Selama kunjungannya, Yudian menyerahkan secara simbolis 1.000 Buku Teks Utama (BTU) Pendidikan Pancasila kepada Pemerintah Provinsi Papua Selatan. Buku ini ditujukan bagi satuan pendidikan tingkat Dasar dan Menengah, dengan tujuan menghidupkan kembali pendidikan Pancasila yang sempat vakum sejak 1998. BTU dirancang membantu guru memahami dan mentransformasikan nilai-nilai Pancasila kepada peserta didik, dengan komposisi 30 persen pengetahuan dan 70 persen praktik.
Rombongan BPIP terdiri dari Deputi BPIP Dr. Ir. Prakoso, M.M., Kabag Protokol Harry Trijanuar, Kasubag Deputi Ranggi Tomas H., serta staf bidang protokol, humas, dan staf pribadi Kepala BPIP. Kegiatan ini diikuti sekitar 250 tenaga pendidik dan civitas akademik Universitas Musamus, serta perwakilan Pemerintah Provinsi Papua Selatan. Kepala BPIP menekankan pentingnya penerapan BTU sebagai kurikulum wajib untuk membentuk karakter generasi muda berlandaskan nilai-nilai Pancasila.

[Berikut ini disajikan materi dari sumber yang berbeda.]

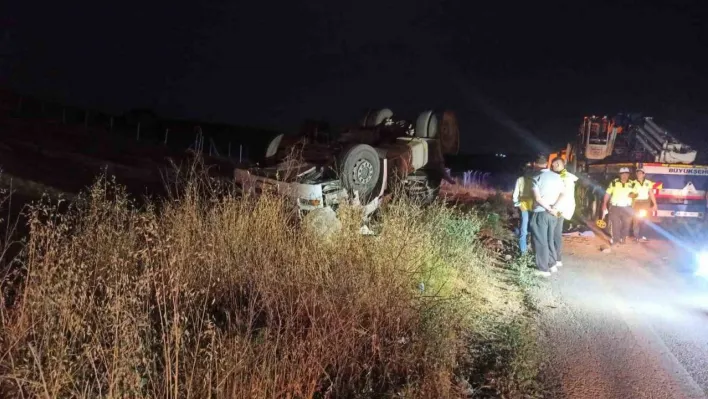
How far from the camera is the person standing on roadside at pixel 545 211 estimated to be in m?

Staf Ahli Gubernur Papua Selatan, Agus Kurniawan, S.H., M.M., menyampaikan apresiasi atas kunjungan BPIP dan menegaskan komitmen pemerintah daerah mendorong sekolah segera menggunakan BTU.
Personel Satgas Korpasgat yang ditempatkan di sejumlah titik strategis di Bandara Mopah mendampingi proses keberangkatan rombongan. “Pengamanan kami laksanakan sesuai prosedur untuk memastikan seluruh aktivitas penerbangan berjalan aman dan tertib,” kata Danpos Satgas Korpasgat Merauke, Letda Pas Setiawan.
Kunjungan kerja ini menjadi momen penting bagi BPIP untuk memperkuat pendidikan Pancasila di ujung timur Indonesia. Penyerahan BTU dan sosialisasi kepada tenaga pendidik diharapkan mendorong penerapan nilai-nilai Pancasila di sekolah-sekolah setempat.